Based on the recent movie of the same name, the TV ''Fame'' is just as fascinatingly flawed as the movie, which tried a similar innovative form. Both are a reality-fantasy mix, a combination of drama and musical, utilizing some very real youngsters from New York City's famous High School for the Performing Arts.
Four of the same people who appeared in the movie are regulars on the new series -among whom Debbie Allen (also of the recent movie ''Ragtime'') is a standout. The story line of the premiere episode could have come out of a teen romance novel -- a new girl from Grand Rapids comes to town, enters the tough New York environment, makes a few friends and lots of enemies, learns the questionably simplistic lesson that it's not always a matter of conforming completely or not conforming completely -- there is an acceptable compromise.

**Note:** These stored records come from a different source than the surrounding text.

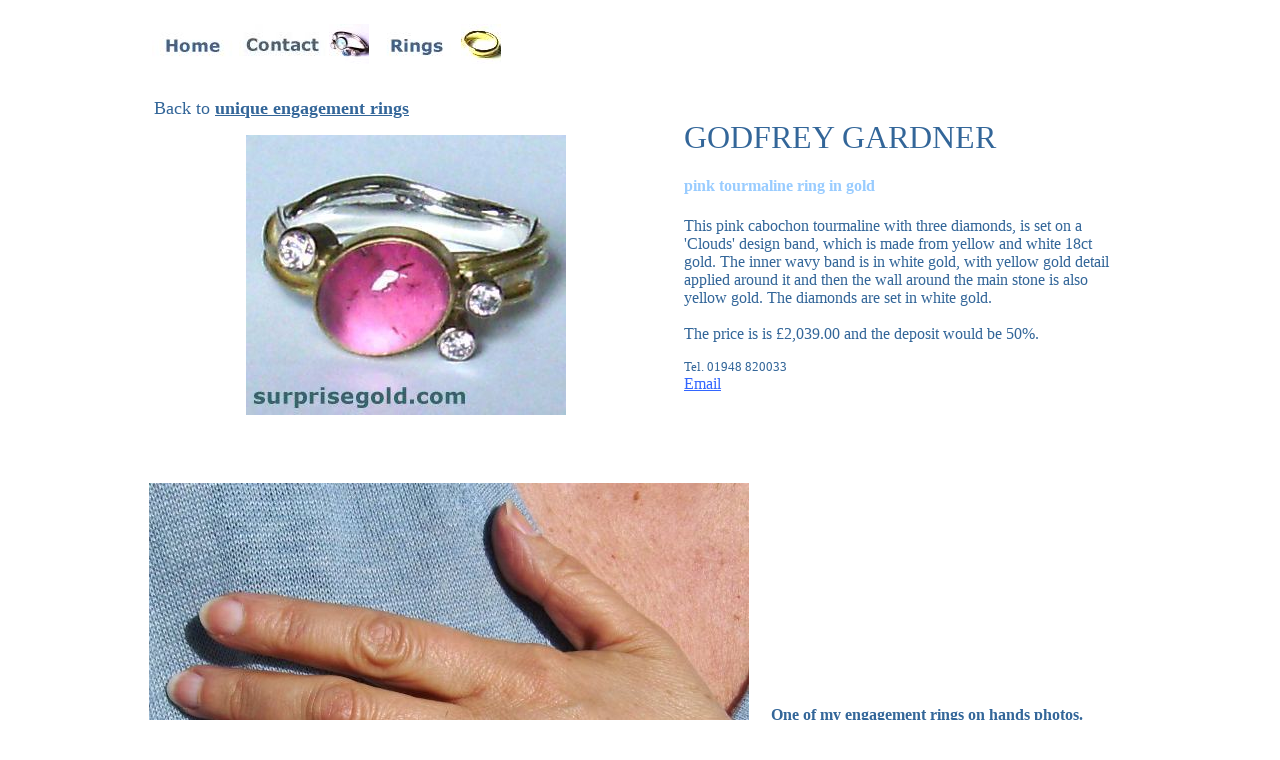

--- FILE ---
content_type: text/html
request_url: https://www.surprisegold.com/details/pink-tourmaline-engagement-rings.htm
body_size: 1420
content:
<!DOCTYPE HTML PUBLIC "-//W3C//DTD HTML 4.01 Transitional//EN" "http://www.w3.org/TR/html4/loose.dtd">
<html>
<head>
<title>pink tourmaline engagement rings</title>
<meta name="description" content="pink tourmaline ring in gold">
<META HTTP-EQUIV="Content-Type" CONTENT="text/html; charset=ISO-8859-1">
<meta name=viewport content="width=device-width, initial-scale=1">
<meta name="robots" content="index,follow">
<meta name="robots" content="NOODP">
<link rel="bookmark" href="http://www.surprisegold.com/favicon.ico">
</head>
<body bgcolor="#FFFFFF"> 
<table align="center" bgcolor="#FFFFFF" border="0" cellpadding="0" cellspacing="0" width="1024">
<tr>
       <td width="22">
	   </td>
	   <td width="84">
	   <p align="center"><a rel="nofollow" href="http://www.surprisegold.com"><img src="home.jpg" border="0" width="84" height="40"></a></p>
	   </td>
	   <td width="88">
	   <p align="center"><a rel="nofollow" href="http://www.surprisegold.com/ordering.htm"><img src="contact.jpg" border="0" width="88" height="40"></a></p>
	   </td>
       <td width="40">
	   <p align="center"><a rel="nofollow" href="http://www.surprisegold.com/unique-engagement-rings.htm"><img src="littleenring.jpg" border="0" width="40" height="40"></a></p>
	   </td>
	   <td width="88">
	   <p align="center"><a rel="nofollow" href="http://www.surprisegold.com/unique-engagement-rings.htm"><img src="rings.jpg" border="0" width="88" height="40"></a></p>
	   </td>
       <td width="40">
	   <p align="center"><a rel="nofollow" href="http://www.surprisegold.com/wedding-rings.htm"><img src="littlering.jpg" border="0" width="40" height="40"></a></p>
	   </td>
       <td width="88">
	   </td>
       <td width="40">
	   </td>
	   <td width="88">
	   </td>
       <td width="40">
	   </td>
	   <td width="88">
	   </td>
       <td width="40">
	   </td>
	   <td width="88">
	   </td>
	   <td width="40">
	   </td>
       <td width="88">
	   </td>
	   <td width="22">
	   </td>
</tr>
</table>
<table align="center" bgcolor="#FFFFFF" border="0" cellpadding="0" cellspacing="2" width="1024">
<tr>
      <td width="22">
	  </td>
	  <td width="500">
	  <p align="left"><font face="Verdana" color="#336699" size="4">Back to <a href="http://www.surprisegold.com/unique-engagement-rings.htm"></font><font face="Verdana" color="#336699" size="4"><strong>unique engagement rings</strong></font></a></p>	   
      <p align="center"><img src="pink-tourmaline-engagement-rings.jpg" border="0" width="320" height="280" alt="pink tourmaline engagement ring"></p>
	  </td>
	  <td width="22">
	  <p align="center"><img src="white.jpg" border="0" width="20" height="217"></p>
	  </td>       
      <td width="438">
	  <p align="left"><font face="Times New Roman" color="#336699" size="6">GODFREY GARDNER</font></p>
		<h1 align="left"><font face="Verdana" color="#99CCFF" size="3">pink tourmaline ring in gold</font></h1>
		<p align="left"><font face="Verdana" color="#336699" size="3">This pink cabochon tourmaline with three diamonds, is set on a 'Clouds' design band, which is made from yellow and white 18ct gold. The inner wavy band is in white gold, with yellow gold detail applied around it and then the wall around the main stone is also yellow gold. The diamonds are set in white gold.<br><br>
		The price is is £2,039.00 and the deposit would be 50%.</font></p>
		<p align="left"><font face="Verdana" color="#336699" size="2">Tel. 01948 820033<br> 
        <script type="text/javascript" src="splidge.js">
        </script></font></p>
	    </td>       
<td width="22">
</td>
</tr>
</table>
<table align="center" bgcolor="#FFFFFF" border="0" cellpadding="0" cellspacing="0" width="1024">
<tr>
      <td width="22">
	  </td>
	  <td width="600">
	  <p>&nbsp;</p>
	  <p align="center"><img src="engagement-rings-on-hands-pink-tourmaline.jpg" border="0" width="600" height="498" alt="pink tourmaline ring being worn"></p>
	  </td>
	  <td width="22">
	  <p align="center"><img src="white.jpg" border="0" width="20" height="217"></p>
	  </td> 
	  <td width="360">
	  <h2 align="left"><font face="Verdana" color="#336699" size="3"> One of my engagement rings on hands photos.</font></h2>
	   </td>       
<td width="22">
</td>
</tr>
</table>
<table align="center" bgcolor="#FFFFFF" border="0" cellpadding="0" cellspacing="0" width="1024">
<tr>
      <td width="22">
	  </td>
	  <td width="600">
	  <p>&nbsp;</p>
	  <p align="center"><img src="pink-tourmaline-rings-2.jpg" border="0" width="600" height="513" alt="pink tourmaline ring with diamonds"></p>
	  </td>
	  <td width="380">
	   </td>       
<td width="22">
</td>
</tr>
</table>
<table align="center" bgcolor="#FFFFFF" border="0" cellpadding="0" cellspacing="10" width="1024">
<tr>
       <td width="12">
	   </td>
	   <td width="538">
	  <p align="left"><font face="Verdana" color="#336699" size="4">Back to <a href="http://www.surprisegold.com/unique-engagement-rings.htm"></font><font face="Verdana" color="#336699" size="4"><strong>unique engagement rings</strong></font></a></p>	   
      </td>
	   <td width="412">
	   <p>&nbsp;</p>
	   </td>
	   <td width="12">
	   </td>
</tr>
</table>
<script type="text/javascript">
(function(i,s,o,g,r,a,m){i['GoogleAnalyticsObject']=r;i[r]=i[r]||function(){
  (i[r].q=i[r].q||[]).push(arguments)},i[r].l=1*new Date();a=s.createElement(o),
  m=s.getElementsByTagName(o)[0];a.async=1;a.src=g;m.parentNode.insertBefore(a,m)
  })(window,document,'script','//www.google-analytics.com/analytics.js','ga');
  ga('create', 'UA-15372321-1', 'surprisegold.com');
  ga('send', 'pageview');      
</script>
</body>
</html>


--- FILE ---
content_type: application/javascript
request_url: https://www.surprisegold.com/details/splidge.js
body_size: 168
content:
var emailriddlerarray=[103,111,100,102,114,101,121,64,115,117,114,112,114,105,115,101,103,111,108,100,46,99,111,109]
var encryptedemail_id40='' //variable to contain encrypted email 
for (var i=0; i<emailriddlerarray.length; i++)
 encryptedemail_id40+=String.fromCharCode(emailriddlerarray[i])

document.write('<a href="mailto:'+encryptedemail_id40+'"><font face="Verdana" color="#3366FF" size="3">Email</font></a>')

/*]]>*/


--- FILE ---
content_type: text/plain
request_url: https://www.google-analytics.com/j/collect?v=1&_v=j102&a=1592252693&t=pageview&_s=1&dl=https%3A%2F%2Fwww.surprisegold.com%2Fdetails%2Fpink-tourmaline-engagement-rings.htm&ul=en-us%40posix&dt=pink%20tourmaline%20engagement%20rings&sr=1280x720&vp=1280x720&_u=IEBAAAABAAAAACAAI~&jid=989079784&gjid=636870020&cid=1278341772.1769103856&tid=UA-15372321-1&_gid=403206043.1769103856&_r=1&_slc=1&z=1769296075
body_size: -451
content:
2,cG-YZNFV6F8WS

So she ends up leaving the house in preppie clothes and switching to jeans in the elevator without disturbing dear old square divorced Mom. And as to school, she manages to have it both ways, too. If only life were that simple, and moral compromises that successful.
Yes, that's what the story line really seems to be in this disco-beat L.A. MGM Studio production, with some location shooting in New York City. Too much of the sweat, grit, and grime of the real school has been given a California scrubbing, but the musical numbers are loud and energetic. If nothing else, inveterate network viewers will be amazed by the unusual combination of sitcom and musical, by the romanticized, simplistic view of big-city problems.
''Fame'' has a kind of primitive charm, a bit like the early-rock amateur groups who tried so hard that their audiences almost wished them into success. Despite its attempts at street sophistication, it remains always a dreamy look at reality, sometimes bordering on the smarmy but ultimately pulling back to good-natured innocence. In its own way it is basically a 1980s version of the 1940s Mickey Rooney-Judy Garland ''Let's-us-kids-surprise-them-all-by-putting-on-a-great-show'' movies.
Welcome to prime-time television, ''Fame.'' May the Messrs. Tinker/Silverman's new baby continue its energy, innocence, and innovative form. But please, Mr. Tinker, tidy up and dig deeper for those story lines if you want to attract us bigger kids too.